● **WHAT YOU SHOULD DO**: Please switch "man's right hand" to "worker's right hand" everywhere it occurs in the entries below. Leave everything else unchanged.

● **Source records**:

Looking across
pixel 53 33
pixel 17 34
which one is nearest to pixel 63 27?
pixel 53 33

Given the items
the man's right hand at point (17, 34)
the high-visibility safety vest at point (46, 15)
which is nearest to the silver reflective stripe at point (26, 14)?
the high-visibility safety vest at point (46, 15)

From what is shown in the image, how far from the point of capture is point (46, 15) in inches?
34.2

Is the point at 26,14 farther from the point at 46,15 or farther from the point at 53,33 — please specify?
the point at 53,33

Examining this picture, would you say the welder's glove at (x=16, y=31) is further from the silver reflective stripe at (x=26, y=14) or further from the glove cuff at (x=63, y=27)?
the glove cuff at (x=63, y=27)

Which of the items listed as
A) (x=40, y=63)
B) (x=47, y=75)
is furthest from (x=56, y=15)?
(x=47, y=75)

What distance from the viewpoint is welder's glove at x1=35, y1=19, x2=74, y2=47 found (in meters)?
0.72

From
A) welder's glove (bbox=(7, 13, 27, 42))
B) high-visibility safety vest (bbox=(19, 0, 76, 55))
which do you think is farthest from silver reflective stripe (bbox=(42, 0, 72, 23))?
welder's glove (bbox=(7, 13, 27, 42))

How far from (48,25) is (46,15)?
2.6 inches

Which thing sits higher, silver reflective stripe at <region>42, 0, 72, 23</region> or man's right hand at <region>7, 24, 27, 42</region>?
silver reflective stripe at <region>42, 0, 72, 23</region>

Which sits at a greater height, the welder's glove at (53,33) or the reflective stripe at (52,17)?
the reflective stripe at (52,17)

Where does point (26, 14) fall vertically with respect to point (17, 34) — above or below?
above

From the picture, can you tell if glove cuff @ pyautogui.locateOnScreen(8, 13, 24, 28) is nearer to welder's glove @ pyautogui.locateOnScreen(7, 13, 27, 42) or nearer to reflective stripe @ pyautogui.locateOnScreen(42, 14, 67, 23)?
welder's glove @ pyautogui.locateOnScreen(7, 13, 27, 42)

● **FINAL RESULT**:
Looking across
pixel 53 33
pixel 17 34
which one is nearest to pixel 63 27?
pixel 53 33

Given the items
the worker's right hand at point (17, 34)
the high-visibility safety vest at point (46, 15)
which is nearest to the silver reflective stripe at point (26, 14)?
the high-visibility safety vest at point (46, 15)

From what is shown in the image, how far from the point of capture is point (46, 15) in inches?
34.2

Is the point at 26,14 farther from the point at 46,15 or farther from the point at 53,33 — please specify?
the point at 53,33

Examining this picture, would you say the welder's glove at (x=16, y=31) is further from the silver reflective stripe at (x=26, y=14) or further from the glove cuff at (x=63, y=27)?
the glove cuff at (x=63, y=27)

Which of the items listed as
A) (x=40, y=63)
B) (x=47, y=75)
is furthest from (x=56, y=15)?
(x=47, y=75)

What distance from the viewpoint is welder's glove at x1=35, y1=19, x2=74, y2=47 found (in meters)?
0.72

From
A) welder's glove (bbox=(7, 13, 27, 42))
B) high-visibility safety vest (bbox=(19, 0, 76, 55))
which do you think is farthest from silver reflective stripe (bbox=(42, 0, 72, 23))?
welder's glove (bbox=(7, 13, 27, 42))

How far from (48,25) is (46,15)?
2.6 inches

Which thing sits higher, silver reflective stripe at <region>42, 0, 72, 23</region> or worker's right hand at <region>7, 24, 27, 42</region>?
silver reflective stripe at <region>42, 0, 72, 23</region>

Which sits at a greater height, the welder's glove at (53,33) or the reflective stripe at (52,17)?
the reflective stripe at (52,17)

Where does point (26, 14) fall vertically with respect to point (17, 34) — above or below?
above

From the picture, can you tell if glove cuff @ pyautogui.locateOnScreen(8, 13, 24, 28) is nearer to welder's glove @ pyautogui.locateOnScreen(7, 13, 27, 42) or nearer to reflective stripe @ pyautogui.locateOnScreen(42, 14, 67, 23)?
welder's glove @ pyautogui.locateOnScreen(7, 13, 27, 42)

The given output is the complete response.